• [Text passage]
====================

Ernesto Reyes

Personal information
- Born: Ernesto Reyes Milian 10 September 1992 (age 33)
- Height: 1.83 m (6 ft 0 in)
- Weight: 82 kg (181 lb)

Sport
- Country: Cuba
- Sport: Badminton

Men's singles & doubles
- Highest ranking: 330 (MS 21 June 2018) 182 (MD 19 June 2014) 193 (XD 30 June 2016)
- BWF profile

Medal record
Men's badminton
Representing Cuba
Central American and Caribbean Games
| Silver medal – second place | 2018 Barranquilla | Mixed team |
| Bronze medal – third place | 2014 Veracruz | Men's doubles |
| Bronze medal – third place | 2014 Veracruz | Mixed team |

= Ernesto Reyes (badminton) =

Cuban badminton player (born 1992)

Ernesto Reyes Milian (born 10 September 1992) is a Cuban badminton player. He competed at the 2015 Pan American Games. Reyes was the bronze medalists at the 2014 Central American and Caribbean Games in the men's doubles and team event. He won the Giraldilla International tournament in the men's doubles event partnered with Ronald Toledo in 2012, and with Leodannis Martínez in 2016. He competed at the 2018 Central American and Caribbean Games in Barranquilla, Colombia, and helped the team win the silver medal.

====================

• [Recorded data]
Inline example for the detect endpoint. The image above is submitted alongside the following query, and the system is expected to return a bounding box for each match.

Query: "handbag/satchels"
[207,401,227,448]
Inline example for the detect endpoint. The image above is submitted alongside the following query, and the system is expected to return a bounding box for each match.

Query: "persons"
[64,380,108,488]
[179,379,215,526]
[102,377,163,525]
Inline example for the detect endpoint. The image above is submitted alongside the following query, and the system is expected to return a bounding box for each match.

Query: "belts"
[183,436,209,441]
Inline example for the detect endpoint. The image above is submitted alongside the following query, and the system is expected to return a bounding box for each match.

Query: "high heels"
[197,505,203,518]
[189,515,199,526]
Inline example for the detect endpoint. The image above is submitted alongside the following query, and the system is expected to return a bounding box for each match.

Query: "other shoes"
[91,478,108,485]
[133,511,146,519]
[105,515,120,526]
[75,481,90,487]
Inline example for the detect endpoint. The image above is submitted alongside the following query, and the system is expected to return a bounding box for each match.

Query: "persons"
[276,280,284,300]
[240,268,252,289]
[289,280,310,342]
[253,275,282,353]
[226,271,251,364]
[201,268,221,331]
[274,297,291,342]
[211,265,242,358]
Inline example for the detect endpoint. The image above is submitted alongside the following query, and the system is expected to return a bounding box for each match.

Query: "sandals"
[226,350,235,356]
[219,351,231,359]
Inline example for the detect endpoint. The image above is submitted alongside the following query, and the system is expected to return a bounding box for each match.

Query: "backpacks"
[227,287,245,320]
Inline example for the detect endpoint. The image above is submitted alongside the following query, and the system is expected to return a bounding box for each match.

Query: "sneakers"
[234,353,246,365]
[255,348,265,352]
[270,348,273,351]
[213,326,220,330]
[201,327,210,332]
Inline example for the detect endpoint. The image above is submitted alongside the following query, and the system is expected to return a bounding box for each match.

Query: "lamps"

====================

• [Exercise prompt] Decide whether each statement agrees with the text on Ernesto Reyes, answering yes or no and quoting the words of the text that settle it: (a) Reyes won the Giraldilla International men's doubles with Leodannis Martínez in 2016; (b) his highest men's doubles ranking was 330; (c) at the 2018 Central American and Caribbean Games, the team Reyes helped won the bronze medal.

• [Solution for this problem]
(a) Yes: "He won the Giraldilla International tournament in the men's doubles event partnered with Ronald Toledo in 2012, and with Leodannis Martínez in 2016."
(b) No: "182 (MD 19 June 2014)"
(c) No: "He competed at the 2018 Central American and Caribbean Games in Barranquilla, Colombia, and helped the team win the silver medal."